■ Goal of the exercise
Word for word, reproduce the records that follow.

■ Record set

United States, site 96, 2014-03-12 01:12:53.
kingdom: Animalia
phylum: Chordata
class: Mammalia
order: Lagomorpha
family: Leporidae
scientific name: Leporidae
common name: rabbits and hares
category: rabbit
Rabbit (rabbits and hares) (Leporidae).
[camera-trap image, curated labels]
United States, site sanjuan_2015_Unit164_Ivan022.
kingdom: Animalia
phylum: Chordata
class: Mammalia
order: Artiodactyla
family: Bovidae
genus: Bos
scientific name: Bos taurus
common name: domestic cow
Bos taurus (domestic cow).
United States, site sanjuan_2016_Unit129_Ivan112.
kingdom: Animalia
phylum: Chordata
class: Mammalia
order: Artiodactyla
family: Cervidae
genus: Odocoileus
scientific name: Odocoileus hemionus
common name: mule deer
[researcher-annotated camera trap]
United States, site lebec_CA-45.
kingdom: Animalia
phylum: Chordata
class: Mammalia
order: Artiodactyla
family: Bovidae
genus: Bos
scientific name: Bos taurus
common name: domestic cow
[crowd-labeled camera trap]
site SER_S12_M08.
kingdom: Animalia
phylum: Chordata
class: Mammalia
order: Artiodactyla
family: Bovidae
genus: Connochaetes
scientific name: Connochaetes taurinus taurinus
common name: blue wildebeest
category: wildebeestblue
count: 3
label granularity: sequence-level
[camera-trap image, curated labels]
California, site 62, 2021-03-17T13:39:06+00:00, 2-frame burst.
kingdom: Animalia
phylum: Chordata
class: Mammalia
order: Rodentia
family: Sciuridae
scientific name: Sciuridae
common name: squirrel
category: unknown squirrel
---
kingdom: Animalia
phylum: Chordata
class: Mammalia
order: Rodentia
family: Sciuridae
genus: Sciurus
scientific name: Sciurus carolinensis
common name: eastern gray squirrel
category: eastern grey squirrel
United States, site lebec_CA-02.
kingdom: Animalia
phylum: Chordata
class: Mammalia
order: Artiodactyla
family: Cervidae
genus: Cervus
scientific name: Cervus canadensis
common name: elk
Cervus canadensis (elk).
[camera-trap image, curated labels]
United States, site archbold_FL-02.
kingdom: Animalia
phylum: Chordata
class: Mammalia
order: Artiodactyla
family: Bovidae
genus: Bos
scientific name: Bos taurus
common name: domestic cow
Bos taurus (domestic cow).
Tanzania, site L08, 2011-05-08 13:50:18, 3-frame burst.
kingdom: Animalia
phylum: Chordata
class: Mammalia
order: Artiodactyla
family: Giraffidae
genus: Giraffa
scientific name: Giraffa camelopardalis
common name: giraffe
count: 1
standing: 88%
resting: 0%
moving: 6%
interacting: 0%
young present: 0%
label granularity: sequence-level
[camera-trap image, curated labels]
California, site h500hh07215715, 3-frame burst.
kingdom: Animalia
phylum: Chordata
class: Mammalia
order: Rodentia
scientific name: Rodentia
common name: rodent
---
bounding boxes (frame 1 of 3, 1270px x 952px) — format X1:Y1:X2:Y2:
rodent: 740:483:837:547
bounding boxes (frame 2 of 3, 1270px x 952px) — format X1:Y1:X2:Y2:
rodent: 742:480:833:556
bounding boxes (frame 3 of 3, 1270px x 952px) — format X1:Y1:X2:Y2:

■ Finished task
United States, site 96, 2014-03-12 01:12:53.
kingdom: Animalia
phylum: Chordata
class: Mammalia
order: Lagomorpha
family: Leporidae
scientific name: Leporidae
common name: rabbits and hares
category: rabbit
Rabbit (rabbits and hares) (Leporidae).
[camera-trap image, curated labels]
United States, site sanjuan_2015_Unit164_Ivan022.
kingdom: Animalia
phylum: Chordata
class: Mammalia
order: Artiodactyla
family: Bovidae
genus: Bos
scientific name: Bos taurus
common name: domestic cow
Bos taurus (domestic cow).
United States, site sanjuan_2016_Unit129_Ivan112.
kingdom: Animalia
phylum: Chordata
class: Mammalia
order: Artiodactyla
family: Cervidae
genus: Odocoileus
scientific name: Odocoileus hemionus
common name: mule deer
[researcher-annotated camera trap]
United States, site lebec_CA-45.
kingdom: Animalia
phylum: Chordata
class: Mammalia
order: Artiodactyla
family: Bovidae
genus: Bos
scientific name: Bos taurus
common name: domestic cow
[crowd-labeled camera trap]
site SER_S12_M08.
kingdom: Animalia
phylum: Chordata
class: Mammalia
order: Artiodactyla
family: Bovidae
genus: Connochaetes
scientific name: Connochaetes taurinus taurinus
common name: blue wildebeest
category: wildebeestblue
count: 3
label granularity: sequence-level
[camera-trap image, curated labels]
California, site 62, 2021-03-17T13:39:06+00:00, 2-frame burst.
kingdom: Animalia
phylum: Chordata
class: Mammalia
order: Rodentia
family: Sciuridae
scientific name: Sciuridae
common name: squirrel
category: unknown squirrel
---
kingdom: Animalia
phylum: Chordata
class: Mammalia
order: Rodentia
family: Sciuridae
genus: Sciurus
scientific name: Sciurus carolinensis
common name: eastern gray squirrel
category: eastern grey squirrel
United States, site lebec_CA-02.
kingdom: Animalia
phylum: Chordata
class: Mammalia
order: Artiodactyla
family: Cervidae
genus: Cervus
scientific name: Cervus canadensis
common name: elk
Cervus canadensis (elk).
[camera-trap image, curated labels]
United States, site archbold_FL-02.
kingdom: Animalia
phylum: Chordata
class: Mammalia
order: Artiodactyla
family: Bovidae
genus: Bos
scientific name: Bos taurus
common name: domestic cow
Bos taurus (domestic cow).
Tanzania, site L08, 2011-05-08 13:50:18, 3-frame burst.
kingdom: Animalia
phylum: Chordata
class: Mammalia
order: Artiodactyla
family: Giraffidae
genus: Giraffa
scientific name: Giraffa camelopardalis
common name: giraffe
count: 1
standing: 88%
resting: 0%
moving: 6%
interacting: 0%
young present: 0%
label granularity: sequence-level
[camera-trap image, curated labels]
California, site h500hh07215715, 3-frame burst.
kingdom: Animalia
phylum: Chordata
class: Mammalia
order: Rodentia
scientific name: Rodentia
common name: rodent
---
bounding boxes (frame 1 of 3, 1270px x 952px) — format X1:Y1:X2:Y2:
rodent: 740:483:837:547
bounding boxes (frame 2 of 3, 1270px x 952px) — format X1:Y1:X2:Y2:
rodent: 742:480:833:556
bounding boxes (frame 3 of 3, 1270px x 952px) — format X1:Y1:X2:Y2:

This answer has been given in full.